Start of Excerpted passage

If you want to try local cuisine, Champion House II is a must-stop. The down-to-earth feel of the restaurant matches the seriously amazing home-style food. Sample Cayman-style fish, jerk chicken, turtle stew, conch stew, callaloo & ackee. Tip: Try several dishes by hitting up one of the daily buffets or best of all the Sunday brunch!


   

  2. Rankin's Jerk Centre

Grab some of the best jerk chicken on island at Rankin's Jerk Centre. Offering takeout and located in Bodden Town, this is the perfect pit stop for lunch or dinner on your way to or from the East End. It's also crazy affordable. Probably the least we've spent on a meal in Cayman!

     

  3. Boggy Sand Cafe

If you've got your heart set on Turtle Stew, we suggest a quick trip up the road to Boggy Sand Cafe. Just 1 kilometer from the condos and located right before Foster's, it's a convenient trip for which your taste buds will thank you.

     

  4. Vivine's Kitchen

Vivine's Kitchen is an island staple located on the East End. It's off the beaten path and as local as you can get, serving dishes such as salt beef & beans and Cayman-style fish. Enjoy dining in the tiny, unassuming interior or sit at a picnic table outside overlooking the sea. Hop on one of two resident hammocks after you chow down. Tip: It's cash only, so come prepared.

End of Excerpted passage
Start of Data shown

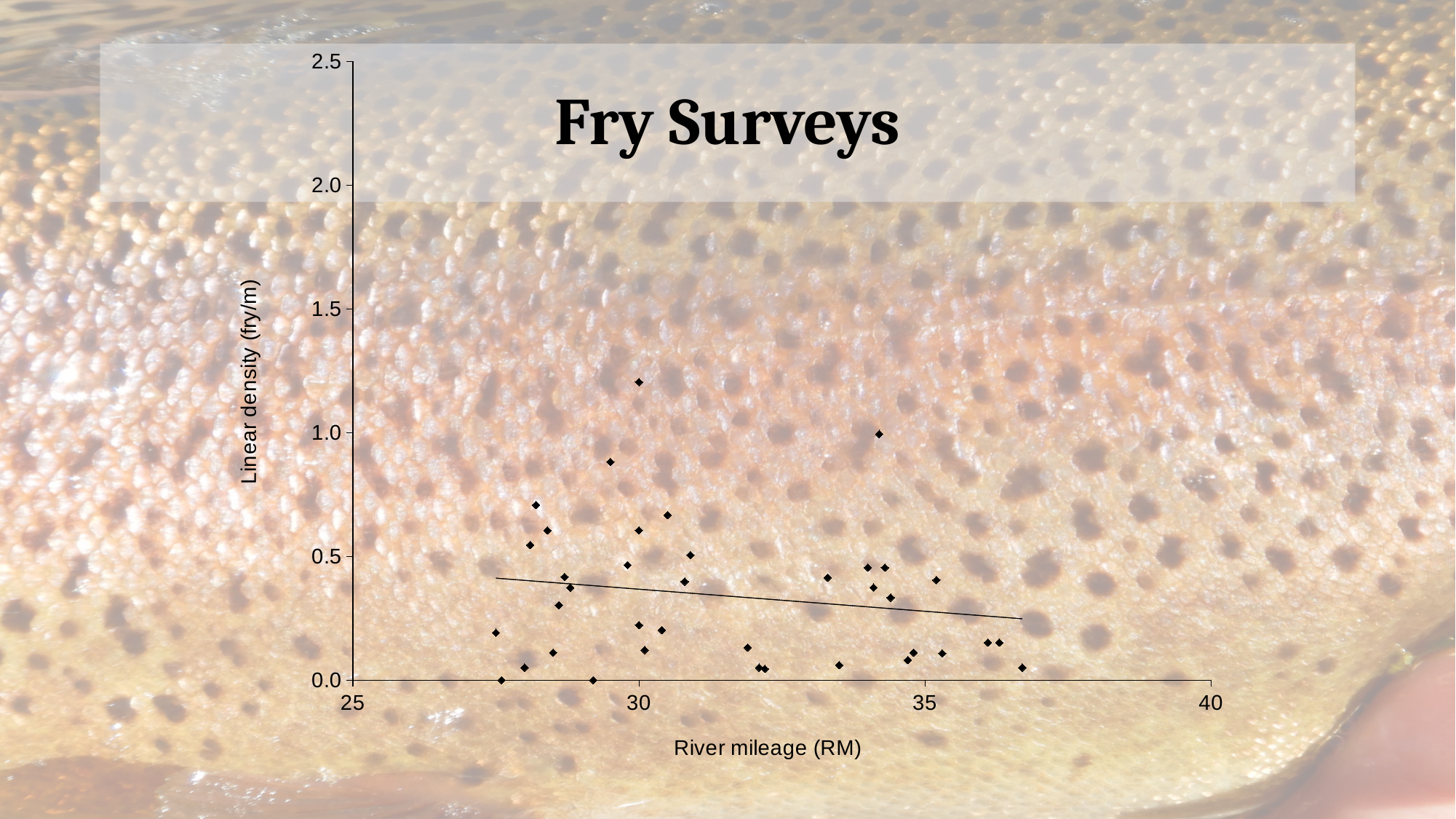
What is the lowest linear density value plotted? 0.0 What is the label of the y axis? Linear density (fry/m) What is the title of the chart? Fry Surveys What kind of chart is shown on the slide? scatter chart Is the trend line value at river mile 35 greater or less than 0.5? less Is the highest plotted density value greater or less than 1.0? greater Does the trend line rise or fall as river mileage increases? fall Is the trend line value at river mile 30 greater or less than 0.5? less Which has the higher density: the highest point near river mile 30 or the highest point near river mile 34? the point near river mile 30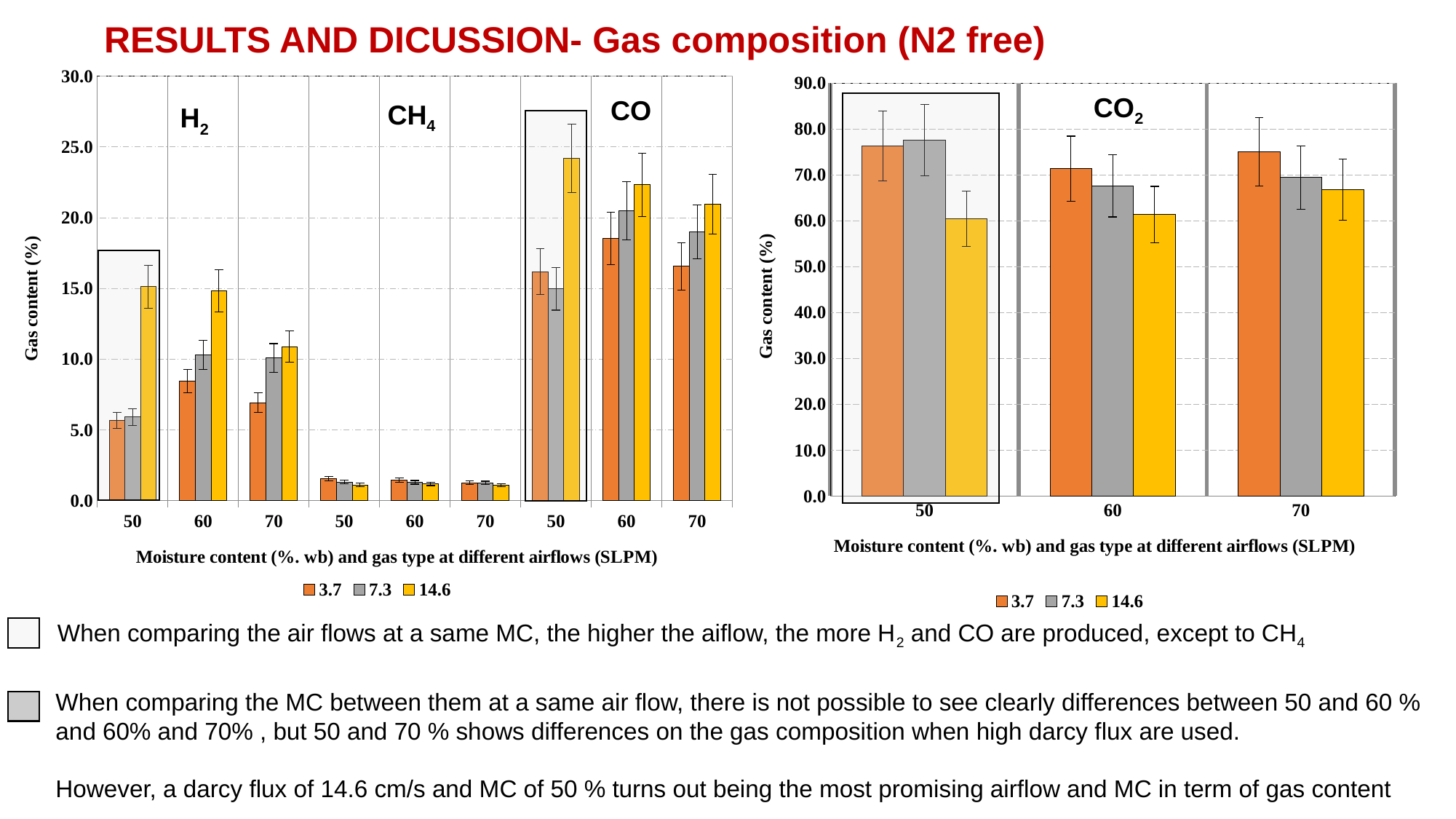
In the left chart, do the CO values for airflow 14.6 rise or fall as moisture content goes from 50 to 70? fall In the left chart, which airflow gives the highest H2 value at 50% moisture content? 14.6 What are the legend entries of the right (CO2) chart? 3.7, 7.3, 14.6 In the right (CO2) chart, at 70% moisture content, which is larger: the value for airflow 3.7 or for airflow 14.6? 3.7 In the left chart, is the CH4 value at 60% moisture content for airflow 3.7 greater or less than 5.0? less How many moisture content categories are shown on the x axis of the right (CO2) chart? 3 How many series does the legend of the left chart list? 3 In the right (CO2) chart, is the value at 50% moisture content for airflow 14.6 greater or less than 70.0? less In the left chart, is the CO value at 50% moisture content for airflow 14.6 greater or less than 20.0? greater In the right (CO2) chart, which airflow gives the lowest value at 50% moisture content? 14.6 What kind of chart is the left chart showing H2, CH4 and CO? bar chart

End of Data shown

» Required action: Return, word for word, the part of the local restaurant guide running from "Grab some of" up to and including "meal in Cayman!". Nothing in the material is needed here.

» Exercise response:
Grab some of the best jerk chicken on island at Rankin's Jerk Centre. Offering takeout and located in Bodden Town, this is the perfect pit stop for lunch or dinner on your way to or from the East End. It's also crazy affordable. Probably the least we've spent on a meal in Cayman!